As a whole, baby boomers use less paid care and less informal care than older generations, but when looking specifically at the likelihood of 75 – 85-year-olds using paid care between 1992 to 2016, members of the Silent Generation are 91% more likely to use paid care than members of the Greatest Generation (no baby boomer had turned 75 years-old by 2016). It is expected that as a larger proportion of the American population reaches old age, more healthcare will be demanded, but given the demographic reality that less baby boomers are married and more live alone than in previous cohorts, it is likely that more formal care will be demanded per person.

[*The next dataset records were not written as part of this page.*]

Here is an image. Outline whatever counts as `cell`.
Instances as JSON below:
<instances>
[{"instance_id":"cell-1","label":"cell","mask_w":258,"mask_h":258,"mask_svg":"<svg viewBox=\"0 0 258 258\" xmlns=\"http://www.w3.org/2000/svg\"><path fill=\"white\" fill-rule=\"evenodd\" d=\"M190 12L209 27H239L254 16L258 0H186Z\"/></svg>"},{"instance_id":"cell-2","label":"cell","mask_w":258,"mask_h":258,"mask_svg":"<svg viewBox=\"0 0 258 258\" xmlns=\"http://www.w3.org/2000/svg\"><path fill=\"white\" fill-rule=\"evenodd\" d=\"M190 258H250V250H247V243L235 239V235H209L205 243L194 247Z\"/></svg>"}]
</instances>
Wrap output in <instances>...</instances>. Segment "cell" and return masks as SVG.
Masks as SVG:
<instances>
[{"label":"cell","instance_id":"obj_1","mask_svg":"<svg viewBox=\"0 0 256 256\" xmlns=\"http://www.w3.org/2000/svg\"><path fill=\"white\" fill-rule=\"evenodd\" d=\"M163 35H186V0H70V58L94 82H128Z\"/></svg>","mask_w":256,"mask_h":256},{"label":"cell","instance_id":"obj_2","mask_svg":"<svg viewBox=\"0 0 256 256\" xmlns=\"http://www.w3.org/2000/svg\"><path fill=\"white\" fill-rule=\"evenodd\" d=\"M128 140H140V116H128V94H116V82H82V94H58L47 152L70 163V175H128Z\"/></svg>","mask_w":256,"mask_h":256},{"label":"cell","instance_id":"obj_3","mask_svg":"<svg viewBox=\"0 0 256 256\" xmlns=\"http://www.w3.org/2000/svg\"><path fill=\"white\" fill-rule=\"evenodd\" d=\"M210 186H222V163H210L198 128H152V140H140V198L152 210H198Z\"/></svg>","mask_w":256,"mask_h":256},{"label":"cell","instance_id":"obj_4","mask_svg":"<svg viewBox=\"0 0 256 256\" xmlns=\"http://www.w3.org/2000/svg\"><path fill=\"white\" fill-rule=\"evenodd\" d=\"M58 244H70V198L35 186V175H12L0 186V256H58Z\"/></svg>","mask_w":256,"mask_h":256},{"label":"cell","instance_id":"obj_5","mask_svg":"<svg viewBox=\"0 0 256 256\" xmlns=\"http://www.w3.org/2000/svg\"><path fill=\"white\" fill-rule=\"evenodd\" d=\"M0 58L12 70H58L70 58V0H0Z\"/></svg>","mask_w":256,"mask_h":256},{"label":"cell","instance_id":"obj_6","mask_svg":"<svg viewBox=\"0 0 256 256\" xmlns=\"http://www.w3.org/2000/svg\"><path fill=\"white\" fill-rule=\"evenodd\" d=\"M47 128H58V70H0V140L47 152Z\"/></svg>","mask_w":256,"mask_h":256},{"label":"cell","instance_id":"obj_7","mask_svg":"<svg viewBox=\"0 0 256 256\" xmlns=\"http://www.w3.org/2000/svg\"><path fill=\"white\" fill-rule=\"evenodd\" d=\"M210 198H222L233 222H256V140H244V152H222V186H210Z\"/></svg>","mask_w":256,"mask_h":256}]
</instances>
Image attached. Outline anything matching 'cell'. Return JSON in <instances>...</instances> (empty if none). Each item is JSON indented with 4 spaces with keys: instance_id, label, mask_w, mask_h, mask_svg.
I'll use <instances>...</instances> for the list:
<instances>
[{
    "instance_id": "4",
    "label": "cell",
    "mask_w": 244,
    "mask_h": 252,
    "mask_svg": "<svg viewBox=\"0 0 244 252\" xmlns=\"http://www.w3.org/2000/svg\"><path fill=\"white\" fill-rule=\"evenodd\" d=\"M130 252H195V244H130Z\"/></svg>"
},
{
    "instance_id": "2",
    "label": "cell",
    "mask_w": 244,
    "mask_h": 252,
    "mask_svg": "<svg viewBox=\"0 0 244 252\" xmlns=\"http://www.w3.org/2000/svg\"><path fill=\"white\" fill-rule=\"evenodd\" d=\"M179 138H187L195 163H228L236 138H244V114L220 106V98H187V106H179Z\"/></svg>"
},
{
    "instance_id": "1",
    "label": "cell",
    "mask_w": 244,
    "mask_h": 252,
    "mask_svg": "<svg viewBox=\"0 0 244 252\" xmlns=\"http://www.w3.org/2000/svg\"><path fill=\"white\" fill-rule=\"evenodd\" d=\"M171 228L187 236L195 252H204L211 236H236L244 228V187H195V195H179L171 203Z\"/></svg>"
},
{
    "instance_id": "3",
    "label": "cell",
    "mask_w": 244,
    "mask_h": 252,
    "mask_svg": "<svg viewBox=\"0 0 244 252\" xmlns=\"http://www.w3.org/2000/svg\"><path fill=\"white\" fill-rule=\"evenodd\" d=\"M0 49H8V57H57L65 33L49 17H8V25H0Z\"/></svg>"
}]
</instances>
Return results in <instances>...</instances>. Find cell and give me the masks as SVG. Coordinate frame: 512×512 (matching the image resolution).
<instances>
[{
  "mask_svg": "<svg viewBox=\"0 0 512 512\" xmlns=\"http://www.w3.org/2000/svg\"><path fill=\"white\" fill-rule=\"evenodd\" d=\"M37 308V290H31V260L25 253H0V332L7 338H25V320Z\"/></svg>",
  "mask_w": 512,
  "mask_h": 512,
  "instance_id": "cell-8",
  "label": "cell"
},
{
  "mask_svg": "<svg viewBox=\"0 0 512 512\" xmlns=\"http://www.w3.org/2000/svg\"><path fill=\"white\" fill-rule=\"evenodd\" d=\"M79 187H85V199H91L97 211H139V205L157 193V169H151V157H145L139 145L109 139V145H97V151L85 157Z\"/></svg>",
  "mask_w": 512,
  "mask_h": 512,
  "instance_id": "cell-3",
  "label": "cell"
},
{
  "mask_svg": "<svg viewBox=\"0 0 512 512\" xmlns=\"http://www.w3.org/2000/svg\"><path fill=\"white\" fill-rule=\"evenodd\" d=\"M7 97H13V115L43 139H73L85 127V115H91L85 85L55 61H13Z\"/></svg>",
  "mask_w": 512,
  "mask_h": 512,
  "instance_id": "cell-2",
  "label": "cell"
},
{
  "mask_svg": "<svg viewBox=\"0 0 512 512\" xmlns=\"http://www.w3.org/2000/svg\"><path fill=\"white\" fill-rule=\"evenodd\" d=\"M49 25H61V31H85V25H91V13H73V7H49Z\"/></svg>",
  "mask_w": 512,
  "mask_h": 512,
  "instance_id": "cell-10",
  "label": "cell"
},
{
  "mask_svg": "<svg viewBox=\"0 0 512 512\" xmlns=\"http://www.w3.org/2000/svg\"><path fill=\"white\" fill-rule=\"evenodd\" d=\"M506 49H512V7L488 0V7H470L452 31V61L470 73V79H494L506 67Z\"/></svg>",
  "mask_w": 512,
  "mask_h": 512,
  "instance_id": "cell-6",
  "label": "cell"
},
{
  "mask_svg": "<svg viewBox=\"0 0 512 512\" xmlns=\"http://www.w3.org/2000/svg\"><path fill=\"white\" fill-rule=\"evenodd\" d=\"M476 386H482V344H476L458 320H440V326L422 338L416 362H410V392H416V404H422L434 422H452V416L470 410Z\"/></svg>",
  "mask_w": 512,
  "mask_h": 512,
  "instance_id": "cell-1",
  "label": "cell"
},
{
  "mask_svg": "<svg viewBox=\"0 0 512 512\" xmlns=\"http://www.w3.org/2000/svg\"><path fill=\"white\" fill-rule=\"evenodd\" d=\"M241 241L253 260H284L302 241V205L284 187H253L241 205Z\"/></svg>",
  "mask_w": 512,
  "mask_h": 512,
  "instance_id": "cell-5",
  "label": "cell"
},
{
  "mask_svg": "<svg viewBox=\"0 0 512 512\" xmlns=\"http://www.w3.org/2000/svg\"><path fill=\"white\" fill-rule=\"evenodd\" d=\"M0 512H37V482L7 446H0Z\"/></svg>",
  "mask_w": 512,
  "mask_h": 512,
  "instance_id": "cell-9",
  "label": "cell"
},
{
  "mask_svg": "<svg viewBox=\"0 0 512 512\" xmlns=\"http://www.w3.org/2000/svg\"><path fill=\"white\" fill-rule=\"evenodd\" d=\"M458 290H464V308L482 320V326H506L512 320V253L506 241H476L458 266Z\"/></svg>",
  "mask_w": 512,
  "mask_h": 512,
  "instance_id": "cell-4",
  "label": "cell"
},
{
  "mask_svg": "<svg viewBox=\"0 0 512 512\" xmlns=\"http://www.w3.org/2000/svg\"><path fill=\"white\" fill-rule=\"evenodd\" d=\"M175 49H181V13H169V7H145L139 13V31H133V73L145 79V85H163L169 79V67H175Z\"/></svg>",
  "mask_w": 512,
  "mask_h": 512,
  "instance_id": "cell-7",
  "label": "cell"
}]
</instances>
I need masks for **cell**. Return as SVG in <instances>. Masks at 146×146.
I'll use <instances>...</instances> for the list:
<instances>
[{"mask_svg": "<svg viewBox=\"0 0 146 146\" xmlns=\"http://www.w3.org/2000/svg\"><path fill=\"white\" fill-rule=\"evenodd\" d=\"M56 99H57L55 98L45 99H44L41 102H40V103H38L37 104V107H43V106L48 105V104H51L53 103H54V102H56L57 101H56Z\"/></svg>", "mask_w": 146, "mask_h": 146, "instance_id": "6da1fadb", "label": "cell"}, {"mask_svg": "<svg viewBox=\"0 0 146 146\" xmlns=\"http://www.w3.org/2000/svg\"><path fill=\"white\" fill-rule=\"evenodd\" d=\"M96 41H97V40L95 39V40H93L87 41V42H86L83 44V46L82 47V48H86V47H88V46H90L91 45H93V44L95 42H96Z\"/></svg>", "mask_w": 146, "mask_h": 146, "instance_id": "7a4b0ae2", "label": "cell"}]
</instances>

But who will care for all the Boomers? From here on, the research on social capital gets bleaker. Charles Murray’s Coming Apart and Tim Carney’s Alienated America depict a sharp divergence between American communities. In a small percentage of highly wealthy and educated metropolitan areas, college towns, and rural religious communities, families are intact, children are supported, and civil society is strong. This bodes well for the elderly who age in areas with multitudes of healthy mediating institutions. However, in social capital deserts, those with fractured familial and associational ties are more likely to live in close proximity to others that are similarly isolated and alienated from the institutions of civil society. Social capital hasn’t declined across the board as much as it has plummeted for working class neighborhoods, while simultaneously stabilizing and increasing for particularly wealthy, educated, or religious communities.

As more retirees age with fewer social networks than before, it will become pertinent for businesses, local governments, and civil society actors to promote healthy institutions that facilitate social capital formation. There are no silver bullets for meeting the impending demand for care, assistance, and community of future retirees, but those entering old age will need it. Creative thinking on the part of local leaders and community members will be needed to fill in the gaps of care among the elderly—because it takes a village to care for a Boomer.